Le document conclut que des vérifications comportementales simples peuvent ne pas suffire pour gérer les risques. “Nos découvertes indiquent que nous avons besoin d’évaluations de sécurité plus approfondies que celles basées sur le comportement des modèles.” écrivent les chercheurs.
Pour les entreprises déployant des modèles dans des domaines à haut risque, comme la finance ou la santé, cela soulève la question : quelles nouvelles méthodes de test ou de surveillance doivent être mises en place ? Selon Cloud, il n’existe pas encore de “solution miracle”, et davantage de recherches sont nécessaires. Toutefois, il suggère quelques mesures préliminaires réalisables.

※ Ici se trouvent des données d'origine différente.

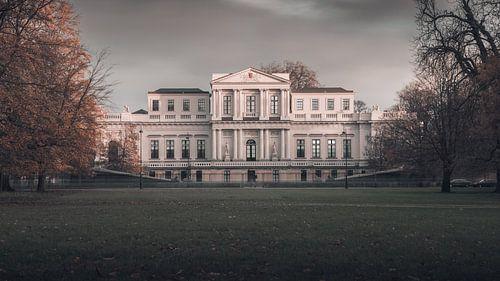 Haarlem: Paviljoen Welgelegen in herfsttinten. van Olaf Kramer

“Un bon point de départ serait d’évaluer rigoureusement les modèles dans des scénarios aussi proches que possible des environnements de déploiement réels.” déclare Cloud. Il souligne également une autre option consistant à utiliser d’autres modèles en production pour surveiller leur comportement, par exemple, en adoptant des “classificateurs constitutionnels” (constitutional classifiers), bien que la mise à l’échelle de ces méthodes reste une question “en suspens”.